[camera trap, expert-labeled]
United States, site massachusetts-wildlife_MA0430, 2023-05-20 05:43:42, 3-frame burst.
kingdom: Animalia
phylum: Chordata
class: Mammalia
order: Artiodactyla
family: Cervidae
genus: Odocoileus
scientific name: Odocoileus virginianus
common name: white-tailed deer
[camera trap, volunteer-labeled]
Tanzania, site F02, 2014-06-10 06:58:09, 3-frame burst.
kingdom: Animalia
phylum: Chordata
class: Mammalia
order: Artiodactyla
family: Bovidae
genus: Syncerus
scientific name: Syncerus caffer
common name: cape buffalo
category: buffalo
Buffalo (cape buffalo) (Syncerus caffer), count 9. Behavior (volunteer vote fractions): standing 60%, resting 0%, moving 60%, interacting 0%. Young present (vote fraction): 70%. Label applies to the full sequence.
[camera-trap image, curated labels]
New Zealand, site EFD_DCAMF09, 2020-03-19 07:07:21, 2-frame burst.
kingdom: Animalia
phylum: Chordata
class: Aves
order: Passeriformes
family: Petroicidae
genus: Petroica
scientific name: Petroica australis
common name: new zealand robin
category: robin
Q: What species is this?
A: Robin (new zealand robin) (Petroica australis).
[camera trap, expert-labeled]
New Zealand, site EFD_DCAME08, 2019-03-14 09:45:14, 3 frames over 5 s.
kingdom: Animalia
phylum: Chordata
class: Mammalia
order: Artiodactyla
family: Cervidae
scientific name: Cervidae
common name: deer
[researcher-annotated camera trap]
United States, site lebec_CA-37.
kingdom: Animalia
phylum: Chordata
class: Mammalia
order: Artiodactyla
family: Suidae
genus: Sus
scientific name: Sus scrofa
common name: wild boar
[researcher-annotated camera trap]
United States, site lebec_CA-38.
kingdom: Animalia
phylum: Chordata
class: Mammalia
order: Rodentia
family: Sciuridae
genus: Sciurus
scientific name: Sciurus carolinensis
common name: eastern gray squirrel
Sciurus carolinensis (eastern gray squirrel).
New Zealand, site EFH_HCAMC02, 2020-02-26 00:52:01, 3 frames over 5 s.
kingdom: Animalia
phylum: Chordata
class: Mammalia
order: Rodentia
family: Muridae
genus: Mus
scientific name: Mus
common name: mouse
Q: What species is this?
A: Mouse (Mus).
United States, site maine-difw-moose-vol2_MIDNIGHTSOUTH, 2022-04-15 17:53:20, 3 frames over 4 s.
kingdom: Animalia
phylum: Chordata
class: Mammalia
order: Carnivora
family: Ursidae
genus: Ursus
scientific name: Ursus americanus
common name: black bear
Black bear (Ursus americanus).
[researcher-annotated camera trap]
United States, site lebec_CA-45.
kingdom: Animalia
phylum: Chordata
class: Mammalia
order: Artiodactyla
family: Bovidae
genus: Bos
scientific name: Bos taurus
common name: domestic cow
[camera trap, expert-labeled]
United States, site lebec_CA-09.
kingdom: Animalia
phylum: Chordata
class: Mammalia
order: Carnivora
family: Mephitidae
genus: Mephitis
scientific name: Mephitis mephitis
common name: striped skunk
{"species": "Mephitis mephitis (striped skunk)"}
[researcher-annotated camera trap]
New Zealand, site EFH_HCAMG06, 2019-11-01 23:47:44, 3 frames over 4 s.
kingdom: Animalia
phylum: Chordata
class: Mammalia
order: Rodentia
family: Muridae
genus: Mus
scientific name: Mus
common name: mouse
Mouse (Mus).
------------------------
▶ _Goal of the exercise_:
Exactly as written above, copy out all the records.

▶ _Solution for this task_:
[camera trap, expert-labeled]
United States, site massachusetts-wildlife_MA0430, 2023-05-20 05:43:42, 3-frame burst.
kingdom: Animalia
phylum: Chordata
class: Mammalia
order: Artiodactyla
family: Cervidae
genus: Odocoileus
scientific name: Odocoileus virginianus
common name: white-tailed deer
[camera trap, volunteer-labeled]
Tanzania, site F02, 2014-06-10 06:58:09, 3-frame burst.
kingdom: Animalia
phylum: Chordata
class: Mammalia
order: Artiodactyla
family: Bovidae
genus: Syncerus
scientific name: Syncerus caffer
common name: cape buffalo
category: buffalo
Buffalo (cape buffalo) (Syncerus caffer), count 9. Behavior (volunteer vote fractions): standing 60%, resting 0%, moving 60%, interacting 0%. Young present (vote fraction): 70%. Label applies to the full sequence.
[camera-trap image, curated labels]
New Zealand, site EFD_DCAMF09, 2020-03-19 07:07:21, 2-frame burst.
kingdom: Animalia
phylum: Chordata
class: Aves
order: Passeriformes
family: Petroicidae
genus: Petroica
scientific name: Petroica australis
common name: new zealand robin
category: robin
Q: What species is this?
A: Robin (new zealand robin) (Petroica australis).
[camera trap, expert-labeled]
New Zealand, site EFD_DCAME08, 2019-03-14 09:45:14, 3 frames over 5 s.
kingdom: Animalia
phylum: Chordata
class: Mammalia
order: Artiodactyla
family: Cervidae
scientific name: Cervidae
common name: deer
[researcher-annotated camera trap]
United States, site lebec_CA-37.
kingdom: Animalia
phylum: Chordata
class: Mammalia
order: Artiodactyla
family: Suidae
genus: Sus
scientific name: Sus scrofa
common name: wild boar
[researcher-annotated camera trap]
United States, site lebec_CA-38.
kingdom: Animalia
phylum: Chordata
class: Mammalia
order: Rodentia
family: Sciuridae
genus: Sciurus
scientific name: Sciurus carolinensis
common name: eastern gray squirrel
Sciurus carolinensis (eastern gray squirrel).
New Zealand, site EFH_HCAMC02, 2020-02-26 00:52:01, 3 frames over 5 s.
kingdom: Animalia
phylum: Chordata
class: Mammalia
order: Rodentia
family: Muridae
genus: Mus
scientific name: Mus
common name: mouse
Q: What species is this?
A: Mouse (Mus).
United States, site maine-difw-moose-vol2_MIDNIGHTSOUTH, 2022-04-15 17:53:20, 3 frames over 4 s.
kingdom: Animalia
phylum: Chordata
class: Mammalia
order: Carnivora
family: Ursidae
genus: Ursus
scientific name: Ursus americanus
common name: black bear
Black bear (Ursus americanus).
[researcher-annotated camera trap]
United States, site lebec_CA-45.
kingdom: Animalia
phylum: Chordata
class: Mammalia
order: Artiodactyla
family: Bovidae
genus: Bos
scientific name: Bos taurus
common name: domestic cow
[camera trap, expert-labeled]
United States, site lebec_CA-09.
kingdom: Animalia
phylum: Chordata
class: Mammalia
order: Carnivora
family: Mephitidae
genus: Mephitis
scientific name: Mephitis mephitis
common name: striped skunk
{"species": "Mephitis mephitis (striped skunk)"}
[researcher-annotated camera trap]
New Zealand, site EFH_HCAMG06, 2019-11-01 23:47:44, 3 frames over 4 s.
kingdom: Animalia
phylum: Chordata
class: Mammalia
order: Rodentia
family: Muridae
genus: Mus
scientific name: Mus
common name: mouse
Mouse (Mus).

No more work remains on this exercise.